▼

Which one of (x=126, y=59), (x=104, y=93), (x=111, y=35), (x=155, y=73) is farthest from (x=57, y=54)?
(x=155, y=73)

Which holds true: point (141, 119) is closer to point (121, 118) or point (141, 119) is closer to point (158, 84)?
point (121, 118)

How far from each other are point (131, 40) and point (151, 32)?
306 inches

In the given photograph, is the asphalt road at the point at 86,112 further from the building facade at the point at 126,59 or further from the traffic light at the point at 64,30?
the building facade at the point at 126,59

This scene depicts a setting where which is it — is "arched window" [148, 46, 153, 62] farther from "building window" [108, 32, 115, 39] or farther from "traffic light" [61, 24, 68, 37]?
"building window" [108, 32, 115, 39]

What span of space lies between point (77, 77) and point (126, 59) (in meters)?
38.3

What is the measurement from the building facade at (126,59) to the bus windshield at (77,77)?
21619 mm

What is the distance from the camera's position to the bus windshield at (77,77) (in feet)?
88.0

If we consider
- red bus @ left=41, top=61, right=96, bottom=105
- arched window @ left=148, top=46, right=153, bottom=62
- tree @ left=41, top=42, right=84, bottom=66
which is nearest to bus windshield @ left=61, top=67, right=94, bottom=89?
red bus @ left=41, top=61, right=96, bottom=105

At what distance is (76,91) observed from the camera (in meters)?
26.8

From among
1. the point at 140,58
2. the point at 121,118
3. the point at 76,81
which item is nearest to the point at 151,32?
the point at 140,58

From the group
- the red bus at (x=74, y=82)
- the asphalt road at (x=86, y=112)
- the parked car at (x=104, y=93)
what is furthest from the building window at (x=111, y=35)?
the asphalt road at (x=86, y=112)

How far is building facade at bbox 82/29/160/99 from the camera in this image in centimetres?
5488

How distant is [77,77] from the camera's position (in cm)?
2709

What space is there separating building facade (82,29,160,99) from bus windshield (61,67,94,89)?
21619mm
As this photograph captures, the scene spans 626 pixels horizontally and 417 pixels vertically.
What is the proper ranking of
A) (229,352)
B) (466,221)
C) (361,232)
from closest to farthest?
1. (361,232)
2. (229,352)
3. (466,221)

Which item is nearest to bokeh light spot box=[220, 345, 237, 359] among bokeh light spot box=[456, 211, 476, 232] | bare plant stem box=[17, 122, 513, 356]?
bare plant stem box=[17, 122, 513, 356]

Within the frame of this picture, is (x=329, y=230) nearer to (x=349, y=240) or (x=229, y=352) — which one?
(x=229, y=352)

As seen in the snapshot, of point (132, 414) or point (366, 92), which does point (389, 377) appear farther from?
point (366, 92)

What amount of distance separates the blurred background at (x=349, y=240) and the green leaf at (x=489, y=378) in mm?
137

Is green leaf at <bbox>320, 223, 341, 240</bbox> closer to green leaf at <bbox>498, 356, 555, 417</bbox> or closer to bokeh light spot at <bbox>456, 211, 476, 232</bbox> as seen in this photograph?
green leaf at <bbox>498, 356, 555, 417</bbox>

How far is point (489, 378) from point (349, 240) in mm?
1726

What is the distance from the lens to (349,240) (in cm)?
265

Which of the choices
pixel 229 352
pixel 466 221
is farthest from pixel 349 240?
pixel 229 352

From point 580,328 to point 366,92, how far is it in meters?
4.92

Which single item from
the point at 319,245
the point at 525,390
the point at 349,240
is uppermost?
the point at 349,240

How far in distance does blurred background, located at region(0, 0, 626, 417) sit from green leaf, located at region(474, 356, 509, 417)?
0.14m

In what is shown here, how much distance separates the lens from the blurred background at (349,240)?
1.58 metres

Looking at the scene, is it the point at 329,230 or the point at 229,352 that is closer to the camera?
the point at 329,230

▲

Task instructions
Print all of the records above again, line for line, with no change to their wording.

Completed task
Which one of (x=126, y=59), (x=104, y=93), (x=111, y=35), (x=155, y=73) is farthest from (x=57, y=54)?
(x=155, y=73)

Which holds true: point (141, 119) is closer to point (121, 118) or point (141, 119) is closer to point (158, 84)?
point (121, 118)

How far from each other are point (131, 40) and point (151, 32)?
306 inches

In the given photograph, is the asphalt road at the point at 86,112 further from the building facade at the point at 126,59 or further from the traffic light at the point at 64,30?
the building facade at the point at 126,59

This scene depicts a setting where which is it — is "arched window" [148, 46, 153, 62] farther from "building window" [108, 32, 115, 39] or farther from "traffic light" [61, 24, 68, 37]?
"building window" [108, 32, 115, 39]

What span of space lies between point (77, 77) and point (126, 59) (in meters)?
38.3

What is the measurement from the building facade at (126,59) to the bus windshield at (77,77)?
21619 mm

What is the distance from the camera's position to the bus windshield at (77,77) (in feet)?
88.0

If we consider
- red bus @ left=41, top=61, right=96, bottom=105
- arched window @ left=148, top=46, right=153, bottom=62
- tree @ left=41, top=42, right=84, bottom=66
which is nearest to bus windshield @ left=61, top=67, right=94, bottom=89?
red bus @ left=41, top=61, right=96, bottom=105

At what distance is (76,91) observed from the camera (in meters)?
26.8

From among
1. the point at 140,58
2. the point at 121,118
3. the point at 76,81
which item is nearest to the point at 151,32?
the point at 140,58

From the group
- the red bus at (x=74, y=82)
- the asphalt road at (x=86, y=112)
- the parked car at (x=104, y=93)
what is furthest from the building window at (x=111, y=35)?
the asphalt road at (x=86, y=112)

How far is building facade at bbox 82/29/160/99 from the camera in this image in centimetres?
5488

How distant is [77,77] from the camera's position (in cm)?
2709

What space is there separating building facade (82,29,160,99) from bus windshield (61,67,94,89)?
21619mm
As this photograph captures, the scene spans 626 pixels horizontally and 417 pixels vertically.
What is the proper ranking of
A) (229,352)
B) (466,221)
C) (361,232)
from closest to farthest?
1. (361,232)
2. (229,352)
3. (466,221)

Which item is nearest to bokeh light spot box=[220, 345, 237, 359] among bokeh light spot box=[456, 211, 476, 232] | bare plant stem box=[17, 122, 513, 356]?
bare plant stem box=[17, 122, 513, 356]

Within the frame of this picture, is (x=329, y=230) nearer to (x=349, y=240) or (x=229, y=352) — which one?
(x=229, y=352)

As seen in the snapshot, of point (132, 414) or point (366, 92), which does point (389, 377) appear farther from?
point (366, 92)

What amount of distance separates the blurred background at (x=349, y=240) and the green leaf at (x=489, y=378) in mm?
137

Is green leaf at <bbox>320, 223, 341, 240</bbox> closer to green leaf at <bbox>498, 356, 555, 417</bbox> or closer to bokeh light spot at <bbox>456, 211, 476, 232</bbox> as seen in this photograph?
green leaf at <bbox>498, 356, 555, 417</bbox>

How far is point (489, 378) from point (349, 240) in mm?
1726

What is the distance from the lens to (349,240) (in cm)?
265

Which of the choices
pixel 229 352
pixel 466 221
is farthest from pixel 349 240?
pixel 229 352

From point 580,328 to point 366,92, how far is it in meters?
4.92

Which single item from
the point at 319,245
the point at 525,390
the point at 349,240
is uppermost?
the point at 349,240

How far in distance does blurred background, located at region(0, 0, 626, 417) sit from green leaf, located at region(474, 356, 509, 417)?
0.14m

In what is shown here, how much distance separates the lens from the blurred background at (349,240)?
1.58 metres

Looking at the scene, is it the point at 329,230 or the point at 229,352 that is closer to the camera?
the point at 329,230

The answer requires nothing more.